The Mike Hartline, Steve Brown detractors started up their all too familiar song and dance, reveling in their ‘told you so’ attitudes. Hartline, who suffered a season ending knee injury in a game against the Gamecocks the year before, completed ten of his first ten pass attempts, but the Cats only found the end zone one time. While the much-maligned quarterback was on track to have a career game, you wouldn’t know it given the audible frustration of the home crowd.
At the 10:15 mark of the 3rd quarter, things changed in Lexington. The Wildcats were pinned down at their own five-yard line, following a great punt from Carolina’s Spencer Lanning. Hartline found wide out Chris Matthews on a third and long, and eleven plays later, Hartline went to La’Rod King to cap off a ninety-five yard drive.
Kentucky held the Gamecocks to a three and out the following series, and at the beginning of the fourth quarter Hartline found Matthews again for a thirty-eight yard score. After holding South Carolina to just five plays on the ensuing possession, Hartline, Cobb and company capped off a twelve play, sixty eight yard drive with another twenty four yard score, this time to Randall Cobb.

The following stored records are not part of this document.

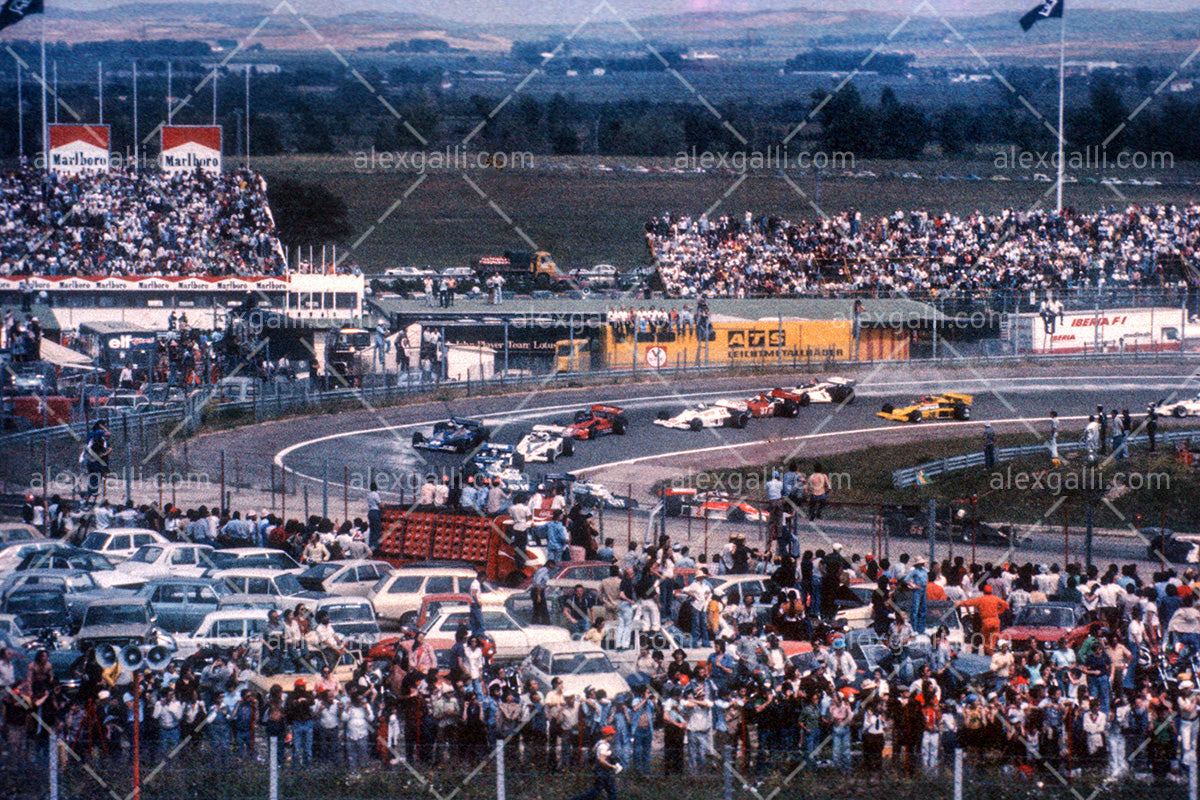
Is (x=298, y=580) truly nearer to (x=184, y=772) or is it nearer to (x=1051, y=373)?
(x=184, y=772)

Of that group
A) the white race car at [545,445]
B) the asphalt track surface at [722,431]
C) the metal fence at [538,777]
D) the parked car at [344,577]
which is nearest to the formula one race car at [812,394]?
the asphalt track surface at [722,431]

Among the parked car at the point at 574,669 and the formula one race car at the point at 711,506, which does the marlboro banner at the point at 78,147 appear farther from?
the parked car at the point at 574,669

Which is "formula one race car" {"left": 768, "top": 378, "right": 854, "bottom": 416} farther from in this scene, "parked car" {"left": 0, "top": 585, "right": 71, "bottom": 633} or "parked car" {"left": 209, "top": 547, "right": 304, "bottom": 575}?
"parked car" {"left": 0, "top": 585, "right": 71, "bottom": 633}

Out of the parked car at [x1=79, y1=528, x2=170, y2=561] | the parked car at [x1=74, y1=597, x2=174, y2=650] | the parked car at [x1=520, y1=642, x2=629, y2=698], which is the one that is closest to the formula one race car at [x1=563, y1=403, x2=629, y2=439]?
the parked car at [x1=79, y1=528, x2=170, y2=561]

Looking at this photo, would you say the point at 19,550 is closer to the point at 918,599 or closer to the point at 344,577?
the point at 344,577

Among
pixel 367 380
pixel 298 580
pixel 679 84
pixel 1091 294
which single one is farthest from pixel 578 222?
pixel 679 84

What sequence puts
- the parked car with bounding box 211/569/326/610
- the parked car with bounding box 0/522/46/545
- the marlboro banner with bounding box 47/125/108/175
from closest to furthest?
1. the parked car with bounding box 211/569/326/610
2. the parked car with bounding box 0/522/46/545
3. the marlboro banner with bounding box 47/125/108/175
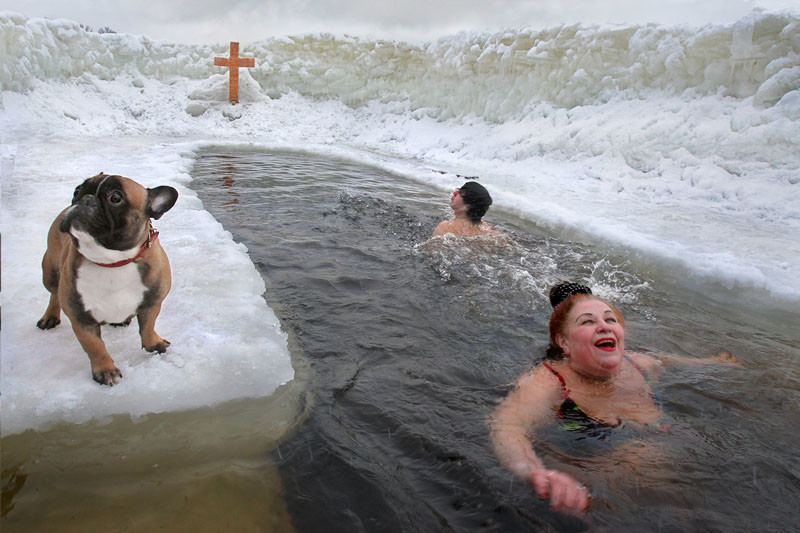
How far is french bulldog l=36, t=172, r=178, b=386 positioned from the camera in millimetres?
1955

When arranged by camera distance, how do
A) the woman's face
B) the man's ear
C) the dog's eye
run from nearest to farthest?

With only a sixty five seconds remaining, the widely criticized Kentucky defense held the #10 team in the country scoreless in the second half. When Kentucky’s Anthony Mosley intercepted Stephen Garcia in the Wildcat end zone, pure jubilation ensued. When only zeros remained on the game clock, it was readily apparent on the faces of the coaches Joker Phillips and Steve Brown. The two former professional football stars lit up with happiness, Phillips jumped on one player’s back, and Brown screamed with eyes wide open. It was if the tension and pressure of the previous three games were instantly lifted at that very moment. The home crowd was rocking, and the students were pouring onto the field. Kentucky was defeated no more.
The game began as a tale of two programs, but it ended as the story of two quarterbacks. Garcia, wearing garnet and black, cemented his fate as the guy that fans and Coach Spurrier were right about. As a result of all the criticism from fans, and lack of trust from his coaches, Garcia folded under the pressure. With time winding down, and the top wide receiver in the SEC in position to make a big play, all Garcia had to do was throw a touchdown, or throw an incomplete to set up a very makeable game tying field goal. Instead, he threw a game ending interception, Kentucky’s only red zone stop of the night. Stephen Garcia left the game as a man defeated.
In the blue and white, wearing number five, stood a man vindicated. After throwing a pass, under pressure to Randall Cobb for the game winning score, Mike Hartline laid on the ground pumping his fists, soaking up the much deserved, and long awaited, hero’s fanfare. Hartline, who completed 32 for 42 passes for 349 yards and four touchdowns, proved to be much more than a guy that the fans were wrong about – He proved that he was a winner. And as for that legacy – he still has five games and a bowl win to finish writing that.